Las Uniones y Federaciones de Religiosas desenvuelven una creciente actividad y se ve cómo se está dibujando claramente una dimensión global corporativa de la vida religiosa.
Se va instaurando también una cooperación en todos los terrenos y hay motivos para creer que esta cooperación se intensifique todavía más La Unión de las Superioras Mayores ha establecido una Comisión especializada para las Misiones; y la primera actividad de la Unión Internacional de las Superioras Generales ha sido en favor de la ayuda mutua misionera.

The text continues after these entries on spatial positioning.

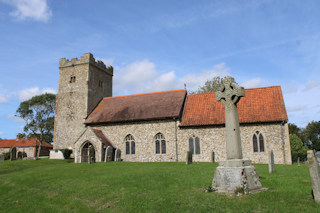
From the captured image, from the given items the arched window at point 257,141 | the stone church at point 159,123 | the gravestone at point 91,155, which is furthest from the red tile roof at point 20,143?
the arched window at point 257,141

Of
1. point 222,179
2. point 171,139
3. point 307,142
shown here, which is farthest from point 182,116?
point 307,142

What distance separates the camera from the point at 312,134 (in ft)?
188

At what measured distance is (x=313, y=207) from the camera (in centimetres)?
622

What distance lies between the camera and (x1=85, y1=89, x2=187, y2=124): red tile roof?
24897 millimetres

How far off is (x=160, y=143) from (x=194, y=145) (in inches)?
132

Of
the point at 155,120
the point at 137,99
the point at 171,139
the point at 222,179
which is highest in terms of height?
the point at 137,99

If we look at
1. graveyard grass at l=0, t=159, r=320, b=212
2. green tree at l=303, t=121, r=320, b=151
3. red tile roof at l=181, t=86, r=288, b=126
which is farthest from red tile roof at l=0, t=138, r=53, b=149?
green tree at l=303, t=121, r=320, b=151

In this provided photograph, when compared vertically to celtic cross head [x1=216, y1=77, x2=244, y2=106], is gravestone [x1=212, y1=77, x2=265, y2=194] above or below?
below

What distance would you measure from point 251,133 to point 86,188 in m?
15.7

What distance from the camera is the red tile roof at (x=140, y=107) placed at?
24.9 metres

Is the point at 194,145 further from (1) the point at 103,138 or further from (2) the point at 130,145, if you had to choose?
(1) the point at 103,138

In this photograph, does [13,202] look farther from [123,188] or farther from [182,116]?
[182,116]

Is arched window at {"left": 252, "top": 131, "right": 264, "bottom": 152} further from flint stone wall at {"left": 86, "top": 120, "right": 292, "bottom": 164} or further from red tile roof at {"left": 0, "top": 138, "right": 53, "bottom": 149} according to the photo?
red tile roof at {"left": 0, "top": 138, "right": 53, "bottom": 149}

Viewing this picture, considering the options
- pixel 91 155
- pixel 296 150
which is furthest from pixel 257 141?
pixel 296 150
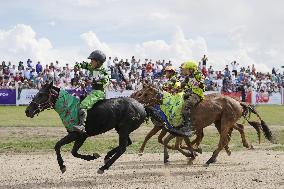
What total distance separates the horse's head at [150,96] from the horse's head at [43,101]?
269 centimetres

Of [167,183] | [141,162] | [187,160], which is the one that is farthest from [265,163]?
[167,183]

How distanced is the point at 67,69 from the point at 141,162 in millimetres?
24485

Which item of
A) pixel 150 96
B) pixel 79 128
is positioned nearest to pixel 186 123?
pixel 150 96

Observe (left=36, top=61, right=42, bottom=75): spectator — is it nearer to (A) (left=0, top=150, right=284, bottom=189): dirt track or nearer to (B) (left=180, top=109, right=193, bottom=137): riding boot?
(A) (left=0, top=150, right=284, bottom=189): dirt track

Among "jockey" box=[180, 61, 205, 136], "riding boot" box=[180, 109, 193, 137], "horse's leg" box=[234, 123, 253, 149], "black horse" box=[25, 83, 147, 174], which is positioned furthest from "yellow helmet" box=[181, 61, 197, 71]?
"horse's leg" box=[234, 123, 253, 149]

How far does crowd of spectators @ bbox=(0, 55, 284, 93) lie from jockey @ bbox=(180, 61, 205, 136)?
17.0 meters

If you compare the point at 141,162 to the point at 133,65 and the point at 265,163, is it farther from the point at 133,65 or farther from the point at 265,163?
the point at 133,65

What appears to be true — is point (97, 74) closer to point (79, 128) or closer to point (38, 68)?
point (79, 128)

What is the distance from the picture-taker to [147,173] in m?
11.9

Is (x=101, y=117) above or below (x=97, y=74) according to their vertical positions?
below

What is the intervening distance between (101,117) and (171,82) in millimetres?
3795

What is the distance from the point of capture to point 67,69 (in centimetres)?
3741

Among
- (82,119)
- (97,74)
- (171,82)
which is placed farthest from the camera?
(171,82)

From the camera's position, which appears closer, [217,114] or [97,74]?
[97,74]
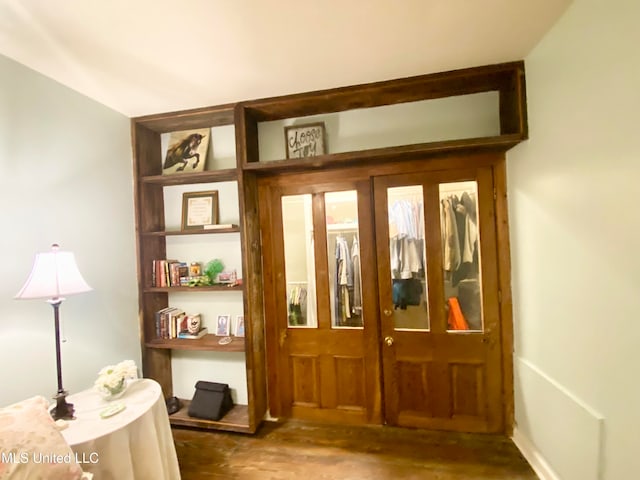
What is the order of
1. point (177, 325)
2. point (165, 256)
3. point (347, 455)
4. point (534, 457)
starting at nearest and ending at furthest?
point (534, 457), point (347, 455), point (177, 325), point (165, 256)

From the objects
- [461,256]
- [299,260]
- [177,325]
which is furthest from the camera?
[177,325]

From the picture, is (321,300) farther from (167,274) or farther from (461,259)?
(167,274)

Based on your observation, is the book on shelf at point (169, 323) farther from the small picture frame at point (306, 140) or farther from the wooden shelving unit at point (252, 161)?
the small picture frame at point (306, 140)

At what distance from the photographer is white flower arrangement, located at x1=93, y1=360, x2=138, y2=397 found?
162cm

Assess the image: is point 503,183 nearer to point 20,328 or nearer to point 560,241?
point 560,241

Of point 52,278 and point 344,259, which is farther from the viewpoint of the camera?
point 344,259

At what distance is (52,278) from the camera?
1.51 meters

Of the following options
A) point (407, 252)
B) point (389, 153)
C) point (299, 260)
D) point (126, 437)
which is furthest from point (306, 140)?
point (126, 437)

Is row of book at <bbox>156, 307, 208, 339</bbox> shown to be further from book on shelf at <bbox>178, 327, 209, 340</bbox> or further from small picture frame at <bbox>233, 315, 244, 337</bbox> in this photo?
small picture frame at <bbox>233, 315, 244, 337</bbox>

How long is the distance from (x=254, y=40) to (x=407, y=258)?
179 centimetres

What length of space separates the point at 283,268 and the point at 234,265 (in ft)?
1.56

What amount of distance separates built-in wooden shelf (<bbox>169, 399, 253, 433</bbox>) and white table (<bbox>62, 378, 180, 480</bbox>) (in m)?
0.66

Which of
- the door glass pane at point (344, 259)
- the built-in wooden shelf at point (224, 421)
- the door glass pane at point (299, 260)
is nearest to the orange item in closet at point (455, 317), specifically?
the door glass pane at point (344, 259)

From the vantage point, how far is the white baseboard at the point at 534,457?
173 centimetres
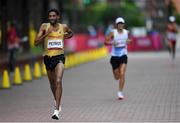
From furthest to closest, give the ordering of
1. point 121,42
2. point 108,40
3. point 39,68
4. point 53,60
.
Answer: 1. point 39,68
2. point 121,42
3. point 108,40
4. point 53,60

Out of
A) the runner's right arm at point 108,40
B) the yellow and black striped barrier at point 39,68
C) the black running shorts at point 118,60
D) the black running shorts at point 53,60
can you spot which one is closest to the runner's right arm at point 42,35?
the black running shorts at point 53,60

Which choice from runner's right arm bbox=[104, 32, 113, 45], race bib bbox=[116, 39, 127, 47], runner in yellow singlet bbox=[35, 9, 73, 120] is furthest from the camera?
race bib bbox=[116, 39, 127, 47]

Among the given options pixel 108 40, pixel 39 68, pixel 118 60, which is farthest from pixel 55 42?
pixel 39 68

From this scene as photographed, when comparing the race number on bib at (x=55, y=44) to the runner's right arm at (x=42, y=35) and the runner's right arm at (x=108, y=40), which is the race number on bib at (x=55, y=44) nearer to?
the runner's right arm at (x=42, y=35)

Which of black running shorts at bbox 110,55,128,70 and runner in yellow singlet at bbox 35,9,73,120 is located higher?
runner in yellow singlet at bbox 35,9,73,120

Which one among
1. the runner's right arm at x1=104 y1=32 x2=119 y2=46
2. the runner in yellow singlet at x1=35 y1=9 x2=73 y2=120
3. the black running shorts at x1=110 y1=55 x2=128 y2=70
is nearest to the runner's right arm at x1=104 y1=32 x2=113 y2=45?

Quizá el testimonio evangélico más elocuente, el más bello acto misionero de que pueda congratularse nuestra generación, sea el de haber acabado con el «aislacionismo» religioso, tendencia referida a determinadas Congregaciones o aislacionismo del estado religioso en general, que, creyendo bastarse a sí mismo, ha trabajado solo. En esto hemos de ver un signo de unidad del que hemos de tomar conciencia y al que debemos aportar todo nuestro respaldo.
Conclusión
Como conclusión, dos cosas muy sencillas:
- Si la Iglesia, toda ella, es misionera, nuestros Institutos lo son también. No son solamente unas cuantas religiosas del Instituto las que son misioneras por la posición de avanzadilla que ocupan, sino que lo es toda la Congregación que por ello debe ser la que sostiene la Misión.

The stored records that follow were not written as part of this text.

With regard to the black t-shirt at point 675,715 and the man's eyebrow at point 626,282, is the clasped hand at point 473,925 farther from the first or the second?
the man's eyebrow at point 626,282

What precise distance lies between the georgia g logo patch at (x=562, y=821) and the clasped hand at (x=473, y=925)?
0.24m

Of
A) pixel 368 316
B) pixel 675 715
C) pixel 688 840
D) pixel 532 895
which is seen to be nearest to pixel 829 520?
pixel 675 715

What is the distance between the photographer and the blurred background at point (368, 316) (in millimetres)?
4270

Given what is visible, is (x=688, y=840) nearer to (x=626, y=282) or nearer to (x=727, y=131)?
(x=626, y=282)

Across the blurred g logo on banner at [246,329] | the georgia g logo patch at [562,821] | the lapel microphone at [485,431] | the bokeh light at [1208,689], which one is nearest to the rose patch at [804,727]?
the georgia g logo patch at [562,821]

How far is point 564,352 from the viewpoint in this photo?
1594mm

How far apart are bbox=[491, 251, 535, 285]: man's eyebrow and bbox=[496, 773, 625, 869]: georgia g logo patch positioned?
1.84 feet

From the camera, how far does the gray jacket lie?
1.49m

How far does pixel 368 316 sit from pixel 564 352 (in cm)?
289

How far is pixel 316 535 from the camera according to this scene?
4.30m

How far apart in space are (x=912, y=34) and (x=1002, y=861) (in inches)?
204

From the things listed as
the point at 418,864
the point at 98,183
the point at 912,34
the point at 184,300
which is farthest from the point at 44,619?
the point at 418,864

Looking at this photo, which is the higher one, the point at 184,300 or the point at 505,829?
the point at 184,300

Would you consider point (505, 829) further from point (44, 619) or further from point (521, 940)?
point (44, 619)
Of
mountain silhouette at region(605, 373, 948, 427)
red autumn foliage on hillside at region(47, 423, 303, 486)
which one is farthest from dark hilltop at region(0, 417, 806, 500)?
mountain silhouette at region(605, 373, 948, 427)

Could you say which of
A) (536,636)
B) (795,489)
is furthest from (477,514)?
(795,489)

- Es bueno, es obligatorio estudiar las implantaciones (o fundaciones) que escoger y los medios que emplear para mostrar a nuestros hermanos el signo de Dios que les induzca a creer. Pero, por necesarios que sean, los estudios y los métodos no dejan de ser secundarios. Nos hipnotizamos con frecuencia con los medios y los resultados visibles, mientras que lo esencial es hacer a Dios presente por la autenticidad de nuestra unión con El.
La luminosidad que puedan tener los signos procede de la santidad.